Laura Marginata
“Are you from the Middle East?” the woman inquired, her voice thick with accent. She seemed hell-bent on conversation during my quiet bus ride home. I scrutinized her alert eyes and deeply lined face, trying to discern whether she was merely curious or spoiling for a fight.
When I said I was born in Wisconsin, she became impatient. “But your grandparents; where were they from?” When she discovered that her guess was reasonably accurate, she sat back, relieved. “I knew it!” she announced proudly. “I’m an anthropologist.”
Then she added the six little words that struck fear in my heart. “I could tell by your nose,” she said.
Under other circumstances I might have pondered why strangers feel compelled to comment on such things. Or I might have wondered how reliable an ethnic indicator one’s nose is. But there wasn’t time. She hurtled into an impassioned (and remarkably loud) speech about the beauty of “unusual” noses—how mine had so much character, how it wasn’t like everyone else’s, how nose jobs were despicable. By now every passenger in the front half of the bus was studying my nose and assessing its character.
This woman’s sister had urged her to get her nose fixed, and she was still fuming. “This is America!” she shouted. “What is this infatuation with noses that all look alike? You have such a gorgeous nose—you’d never think of getting a nose job, would you?”
I felt a sharp pain. My neighbor faded away and there I was, standing by my high school locker, listening uncomprehendingly as a “good friend” was telling me how another “friend” secretly hated me because of my excessively curly hair and my big, ugly nose.
Yes, I did think about having a nose job. In fact, I almost got one. I remember so clearly planning to have that operation—what had intervened? Perhaps my features had evened out. Maybe the issue had receded at college, where intellectual rather than facial aesthetics were stressed and where distinctive ethnic schnozzes far outnumbered WASPish, regular features.

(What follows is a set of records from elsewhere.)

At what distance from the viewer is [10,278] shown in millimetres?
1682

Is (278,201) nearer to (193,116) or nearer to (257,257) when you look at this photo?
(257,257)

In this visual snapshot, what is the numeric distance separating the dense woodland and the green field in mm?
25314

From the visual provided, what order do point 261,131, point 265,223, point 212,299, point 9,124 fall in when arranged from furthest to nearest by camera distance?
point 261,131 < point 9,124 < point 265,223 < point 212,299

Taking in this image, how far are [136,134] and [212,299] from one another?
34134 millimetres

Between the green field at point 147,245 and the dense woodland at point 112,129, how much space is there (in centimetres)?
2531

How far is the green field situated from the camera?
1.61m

Regular features—what, after all, did that mean? Western literature is replete with heroes and heroines sporting fine, elegant noses. Elegant, I understood, meant small, noble, straight. Everyone calls it a “nice” nose.
Those of us who passed through the birth canal without first packing the requisite designer genes found ourselves less fashionably attired. Our noses wore frumpy labels like pug or prominent, hawk or hook, flat or broad, bumpy or ski jump. “Elegant” meant first-class travel; the others were pay-as-you-go.

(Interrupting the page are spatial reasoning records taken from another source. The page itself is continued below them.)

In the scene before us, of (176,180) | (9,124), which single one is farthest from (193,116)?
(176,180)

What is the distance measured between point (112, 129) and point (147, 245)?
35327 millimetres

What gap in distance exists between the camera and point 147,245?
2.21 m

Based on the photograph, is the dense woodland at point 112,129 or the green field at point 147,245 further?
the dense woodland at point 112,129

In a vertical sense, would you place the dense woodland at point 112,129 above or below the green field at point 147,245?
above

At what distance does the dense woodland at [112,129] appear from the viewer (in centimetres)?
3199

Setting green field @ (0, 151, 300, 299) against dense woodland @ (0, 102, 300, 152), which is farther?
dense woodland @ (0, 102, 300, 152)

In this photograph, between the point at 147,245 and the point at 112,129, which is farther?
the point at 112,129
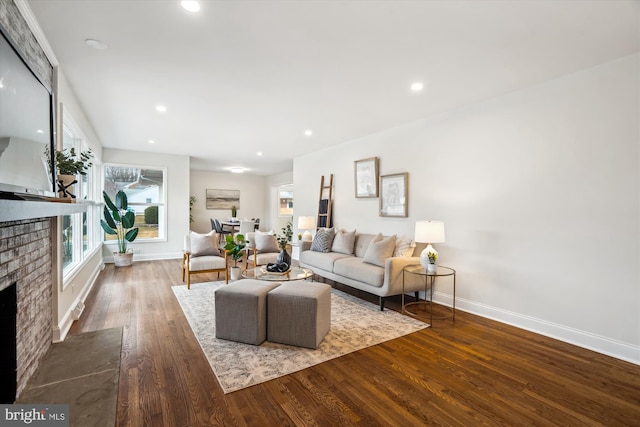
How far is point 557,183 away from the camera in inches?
122

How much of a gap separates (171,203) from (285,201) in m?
4.79

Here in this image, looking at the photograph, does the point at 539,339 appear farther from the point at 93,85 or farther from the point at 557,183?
the point at 93,85

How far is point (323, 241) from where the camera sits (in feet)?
17.6

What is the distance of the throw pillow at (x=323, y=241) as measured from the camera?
5343mm

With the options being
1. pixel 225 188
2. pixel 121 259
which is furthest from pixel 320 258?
pixel 225 188

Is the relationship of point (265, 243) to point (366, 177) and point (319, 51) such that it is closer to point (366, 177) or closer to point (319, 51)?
point (366, 177)

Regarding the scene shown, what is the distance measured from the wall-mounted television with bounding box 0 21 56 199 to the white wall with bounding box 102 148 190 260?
17.9 ft

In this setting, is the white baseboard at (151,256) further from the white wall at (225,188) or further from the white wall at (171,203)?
the white wall at (225,188)

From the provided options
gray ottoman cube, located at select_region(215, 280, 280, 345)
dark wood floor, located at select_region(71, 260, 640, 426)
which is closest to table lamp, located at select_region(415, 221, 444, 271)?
dark wood floor, located at select_region(71, 260, 640, 426)

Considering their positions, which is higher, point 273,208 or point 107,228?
point 273,208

I’d never begrudge anyone the option of resculpting a nose to alleviate anguish. But by buying into the American penchant for “nice” and “normal” (read, familiar and upper-class European) as opposed to “distinctive” and “ethnic” (less familiar, hence frightening or declassé), we help perpetuate the absurd notion that “regular features” exist in the first place.
“Regular” in our multicultural nation comprises whatever our ancestral lineage has bestowed upon each of us. It’s a fact as plain as that lovely appendage they call the nose on your face.
This essay appeared in the Los Angeles Times (October 22, 1990).